中央アジアのカフカース地域(トルコ北東部、イラン北部、アルメニア、アゼルバイジャン)が原産地である。
きわめて近縁のオニゲシ Papaver orientale や Papaver pseudo-orientale (この種には標準和名が付いていない)とともにケシ属中に Oxytona 節を構成している[1]。この3種は原産地が重なるので野生下においても交雑するが、人工的に交雑させ固定した品種群が今日オニゲシ又はオリエンタルポピーの名で世界中で栽培されている園芸植物である [2]。
外観や特徴、生活環までオニゲシとまったく同じであるので、詳細はオニゲシの項を参照されたい。特に強調されるオニゲシとの相違点として、
といった特徴が挙げられているが、これらは野生株のオニゲシと比較した上での相違点であり、本来雑種である園芸用のオニゲシ(オリエンタルポピー)には同様の特徴を全て有する品種が存在することがわかっており、これらは種同定の決め手にはならない[2]。苞葉については園芸用のオニゲシ(オリエンタルポピー)のそれは本種に比較し数が少ないとの報告もあるが、それだけでは素人には区別はまず無理である。
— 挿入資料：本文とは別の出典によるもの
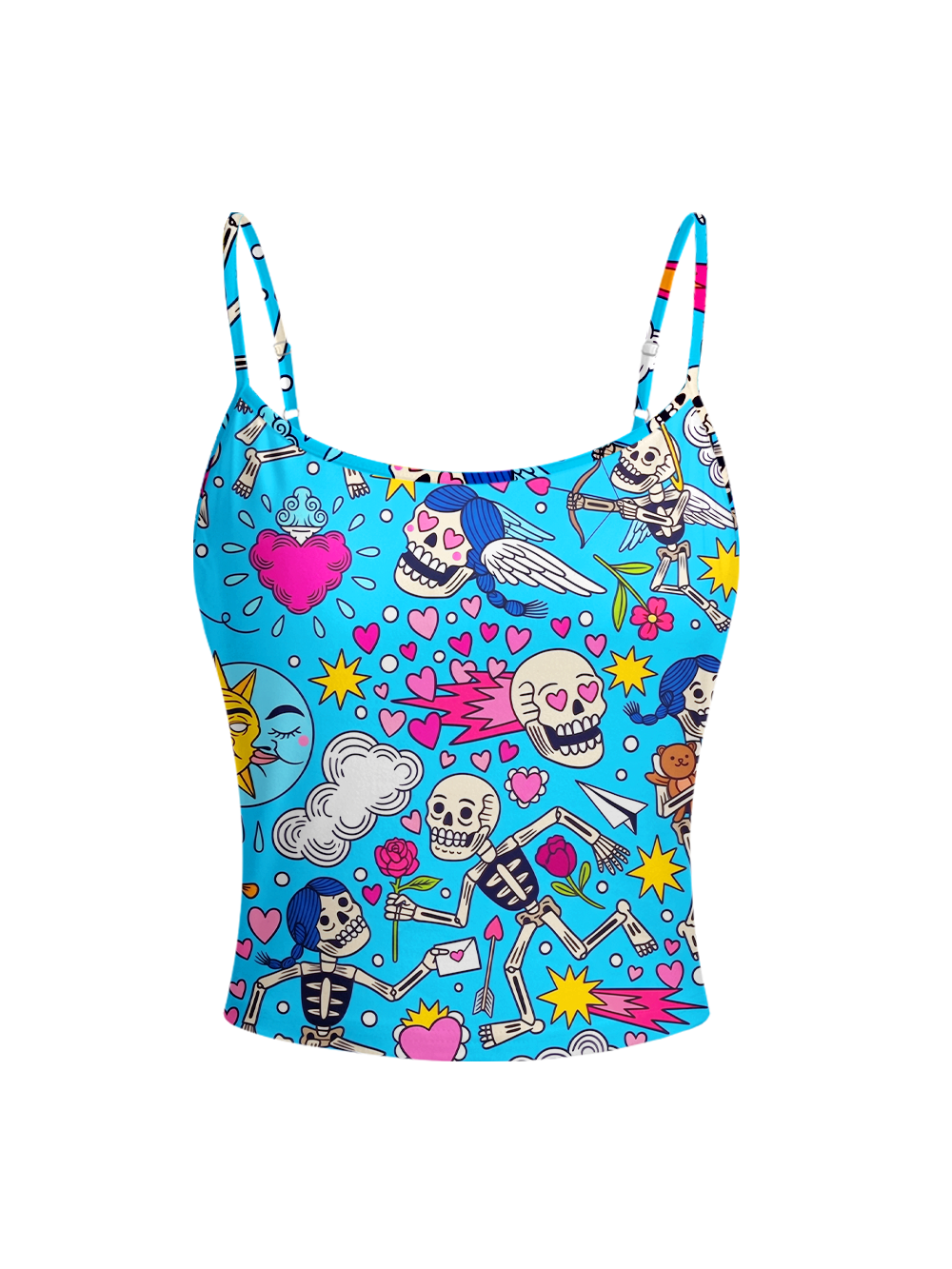 SKELETON LOVE FULL-PRINT SPAGHETTI-STRAP TOP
日本では、麻薬及び向精神薬取締法によりアサやコカノキなどともに麻薬原料植物に指定されており、厚生労働大臣の許可を得ない栽培は禁止されている。しかし、広く一般に栽培されており全く問題のないとされている園芸用のオニゲシ(オリエンタルポピー)との区別は、専門家でも容易ではない。
また問題とされているテバインについても、品種によって本種以上にそれを含有する園芸用のオニゲシ(オリエンタルポピー)があることも報告されている[2][1]。
イギリスなど、本種に栽培規制がかかっていない国から輸入された園芸用のオニゲシ(オリエンタルポピー)の種子袋にはよく本種が紛れ込んでいる。日本で仕分けした種子の袋にも本種が紛れ込んでいる場合がある。